◆ **To do**
1) Edit the article on Donato Giancola from "Donato's work has" to "younger brother, Dave.", replacing "uncle" with "aunt".
2) Using the article on Donato Giancola, state whether each statement agrees with it, and support each yes or no with the deciding words quoted from the article. (a) Donato grew up in Vermont. (b) Donato was admitted to the illustration program at Syracuse University. (c) Donato's older brother introduced him to The Hobbit.

◆ **Text shown**
※
As bestselling Science Fiction novelists have learned, everything goes better with Giancola.
Science fiction and classical art don't seem to have much in common unless you consider the work of Donato Giancola. While depicting visions of the future he keeps looking back over his shoulder at the work of such great classical artists as Rembrandt and Hans Memling. A Chesley award recipient, Donato credits the old masters with inspiring him to create paintings whose audacious composition, brilliant color, and dizzying perspective have delighted art directors and book buyers.
Donato's work has been further enriched by the cultural wealth of his adopted city, New York, where he can gorge on the artwork hanging in the world-class museums. "I really believe in looking at other artists," he says. "Their craft, their ideas. Being able to stand in front of a 15-foot painting instead of flipping through a catalog."
Like many successful Science Fiction artists, Donato demonstrated his gifts early. "I must have been drawing ever since I was little, my first paintings were probably cave paintings inside my mother's womb." From the age of six he drew tanks and aircraft based on the war comics he read and models he made. A huge roll of paper , the gift of an uncle, enabled him to draw epic pictures, 30- or 40-foot-long battle scenes, with his younger brother, Dave.
Science fiction entered his life with the Star Wars movies. "Star Wars was a big influence," he says. "The Empire Strikes Back was the movie for me. Chills went up and down my spine each time I saw it."
Around that time the seminal role-playing game, Dungeons and Dragons, made its debut, and Donato was quickly hooked. "I was a gaming addict. I started off with D&D and, later, Traveler. Then we modified the rules, increased spells, etc. Finally, we came up with our own game. I would make my own map grids, even my own grid paper. I wasn't happy playing in somebody else's imagination."
His older brother introduced him to J.R.R. Tolkien's The Hobbit, and from there he immersed himself in the literature of sci-fi and fantasy. However, science fiction and art were only hobbies. Donato had to be practical about selecting an occupation. "I grew up in Vermont, where artists were people like Rembrandt, not people from my community."
He began to study electrical engineering. Despite a real talent for math, he grew restless with his major and found he was more interested in his mechanical drawing classes. Mid-term, he dropped his engineering curriculum, and when the dust had settled was enrolled in the painting program at Syracuse University. "I was aiming for their illustration program but got into their painting program instead. And it's affected every creative decision I've made since."
"Studying painting really opened my mind up to the way we make art. I got to learn about abstraction, about art history, composition, color, and narrative story-telling. Meanwhile, I was part of a comic book club where we published our own books. That's where I indulged my love of science fiction. But most of my classwork was serious."
Through Syracuse University he made contact with the professional illustration world, meeting artist representatives at portfolio previews. Donato quickly obtained representation and, diploma in hand, moved to New York to be closer to the action. But the hard work was just beginning.
By day he toiled at the Society of Illustrators. At night he worked long hours, sometimes until dawn, to provide samples for his rep, hoping that one would do the trick. Finally, he got an assignment from Wal-Mart: paint new covers for the classic sci-fi novels The Time Machine by H.G. Wells, Journey to the Center of the Earth by Jules Verne, and A Connecticut Yankee in King Arthur's Court, by Mark Twain. He was on his way.
※
◆ **Stored data entries**
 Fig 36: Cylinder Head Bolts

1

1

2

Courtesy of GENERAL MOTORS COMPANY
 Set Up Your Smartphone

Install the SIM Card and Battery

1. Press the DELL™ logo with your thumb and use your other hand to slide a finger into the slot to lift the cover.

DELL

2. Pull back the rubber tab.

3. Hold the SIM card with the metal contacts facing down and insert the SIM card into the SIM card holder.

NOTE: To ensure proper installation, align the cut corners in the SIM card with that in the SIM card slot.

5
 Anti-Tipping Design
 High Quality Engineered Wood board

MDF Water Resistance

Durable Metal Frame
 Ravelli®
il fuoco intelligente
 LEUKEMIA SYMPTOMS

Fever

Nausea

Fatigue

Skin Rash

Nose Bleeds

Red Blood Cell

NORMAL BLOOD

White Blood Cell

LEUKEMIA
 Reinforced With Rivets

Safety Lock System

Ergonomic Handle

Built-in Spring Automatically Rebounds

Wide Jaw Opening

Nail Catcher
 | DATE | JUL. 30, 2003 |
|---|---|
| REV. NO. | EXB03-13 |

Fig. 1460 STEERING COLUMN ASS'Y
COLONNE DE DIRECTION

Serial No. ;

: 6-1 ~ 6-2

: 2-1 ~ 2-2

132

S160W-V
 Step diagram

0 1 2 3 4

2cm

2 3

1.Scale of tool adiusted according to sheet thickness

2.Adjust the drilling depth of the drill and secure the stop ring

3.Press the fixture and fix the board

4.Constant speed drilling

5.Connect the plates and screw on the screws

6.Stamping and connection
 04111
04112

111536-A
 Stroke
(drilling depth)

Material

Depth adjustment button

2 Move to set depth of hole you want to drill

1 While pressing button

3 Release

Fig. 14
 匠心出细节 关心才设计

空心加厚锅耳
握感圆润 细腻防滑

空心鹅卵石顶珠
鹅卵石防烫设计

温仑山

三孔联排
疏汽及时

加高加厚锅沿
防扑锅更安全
※
◆ **Solution list**
1)
Donato's work has been further enriched by the cultural wealth of his adopted city, New York, where he can gorge on the artwork hanging in the world-class museums. "I really believe in looking at other artists," he says. "Their craft, their ideas. Being able to stand in front of a 15-foot painting instead of flipping through a catalog."
Like many successful Science Fiction artists, Donato demonstrated his gifts early. "I must have been drawing ever since I was little, my first paintings were probably cave paintings inside my mother's womb." From the age of six he drew tanks and aircraft based on the war comics he read and models he made. A huge roll of paper , the gift of an aunt, enabled him to draw epic pictures, 30- or 40-foot-long battle scenes, with his younger brother, Dave.

2)
(a) Yes: "I grew up in Vermont, where artists were people like Rembrandt, not people from my community."
(b) No: "I was aiming for their illustration program but got into their painting program instead."
(c) Yes: "His older brother introduced him to J.R.R. Tolkien's The Hobbit"